NZ’s dodgiest LBP Nominee – Tricia Cheel


Tricia Cheel – Charlatan, ratbag and tinfoil-hat wearer

Most of the profiles of the hopeful and hopeless presented so far have distinguished themselves in the fields of financial incompetence or legal mischief.

Here’s a candidate for Auckland Mayor, the Albany Ward and the Auckland District Health Board who qualifies by ticking two dingbat boxes:

An anti-fluoridationist who is also a Homeopath.

After many years feeling only half alive was totally astonished to find health improved dramatically in 2012 when simply stopped drinking fluoridated tap water!

Now fighting fit to get rid of highly toxic hydrofluosilicic acid from our water supply, and have 23 years experience with proven organic methods to replace the nasty pesticides presently used for weed control. Auckland could be “As Free As” possible of toxic chemicals, waste & other pollution so the people can flourish without these burdens. 

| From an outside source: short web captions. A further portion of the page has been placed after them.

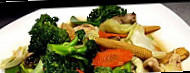Bistro38 Thai Green Cuisine food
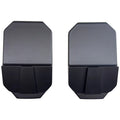 ADAM Audio D3V Angled Feet - Black, Pair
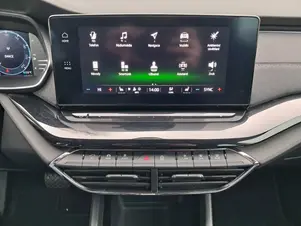 Škoda Octavia Style Plus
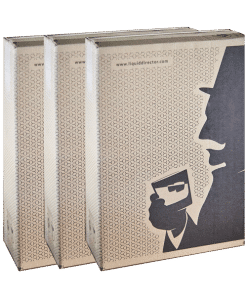 Gin Geschenk | 3 Monate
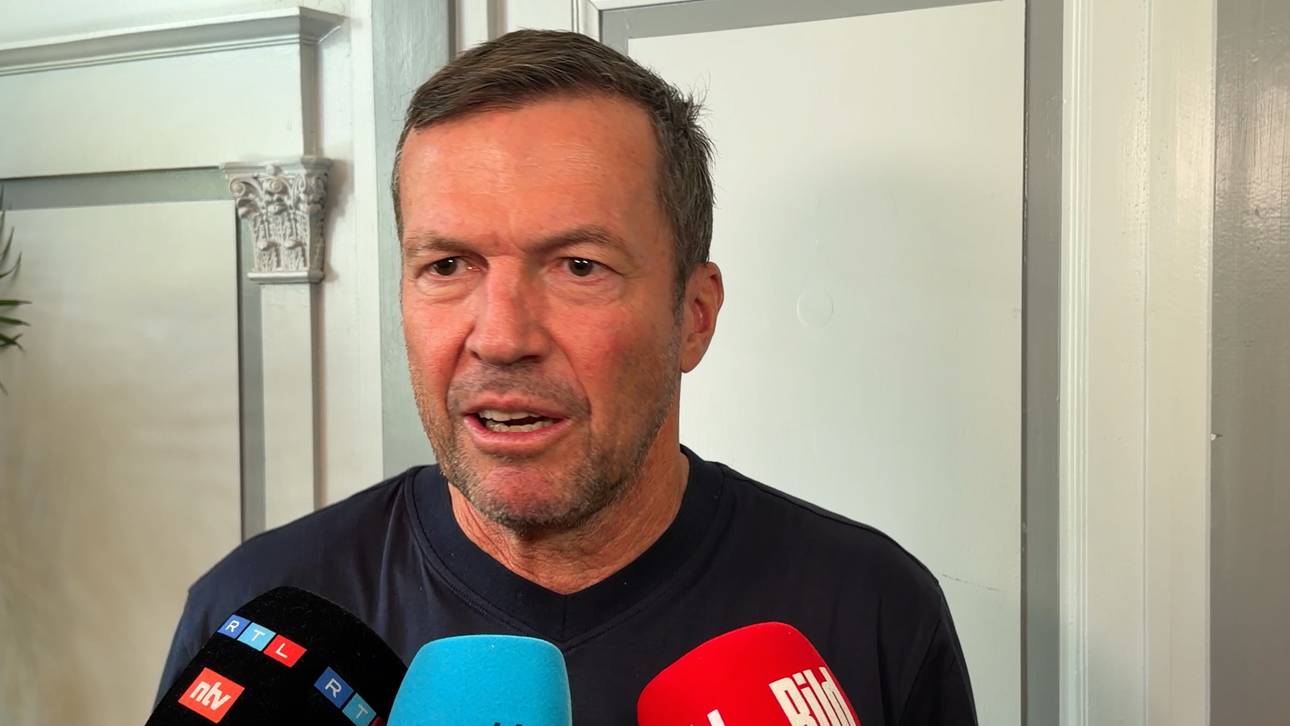 „Deswegen mache ich jetzt Wahlkampf für Harry Kane“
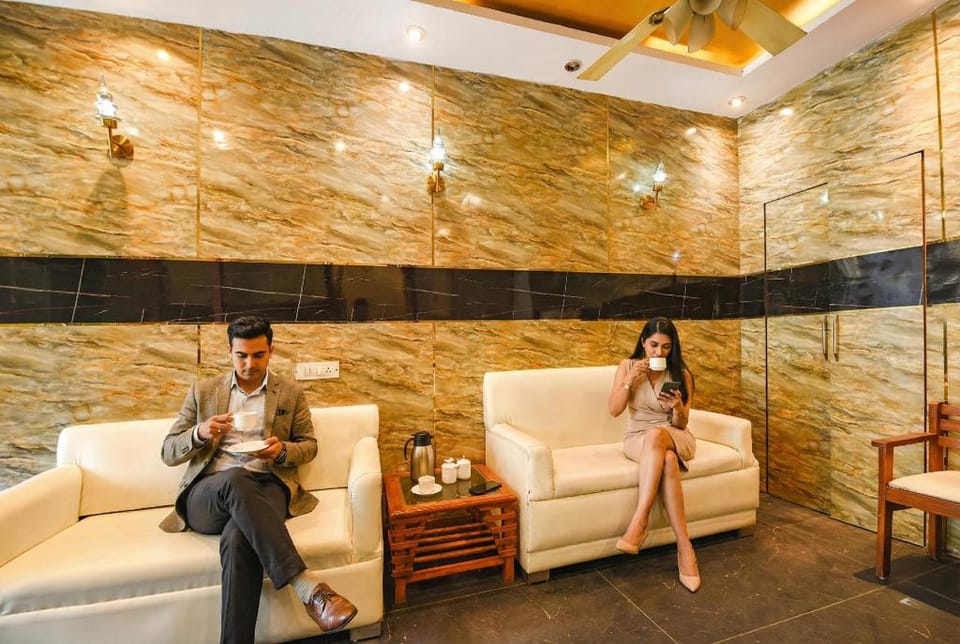 FabHotel Atithi Hotel in New Delhi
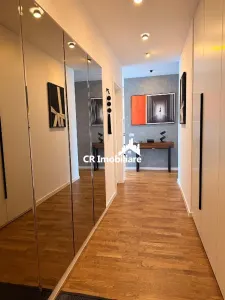 Apartament 3 camere, Baneasa loc de parcare inclus in pret - Bucuresti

Stopped drinking fluoridated tap water on 20th October 2012 and now find my intellect returning and am fighting fit and rearing to go and get the highly toxic hydrofluorosilicic acid out of Auckland’s water supply:

and the Roundup and other poisons off the streets – so no one else needs to suffer as I have done.

I hereby disclose the following conflict of interest with the Waitemata District  Health Board that may arise in the future: As a tutor & provider of Classical Homoeopathy there may be a conflict of  interest should Waitemata District Health Board decide to provide the people with this safe, effective, totally  non-toxic option for their better health & wellbeing.

I don’t think we need worry about her conflict of interest.

But here’s a solution that could save her from losing her deposit:

Why doesn’t she take an eyedropper of fluoride, squeeze a drop off the Harbour Bridge; hightail it out to Waiheke Island; dip a cotton-bud off the beach; bike up to the Reservoir and shake the cotton-bud over our water supply.

The resulting homeopathic remedy, being a solution of a quintazillion to one, should be so powerful that our kids’ teeth will be protected until the next elections.

In the meantime she can save hery deposit and go back to selling bottles of water to the gullible and gormless.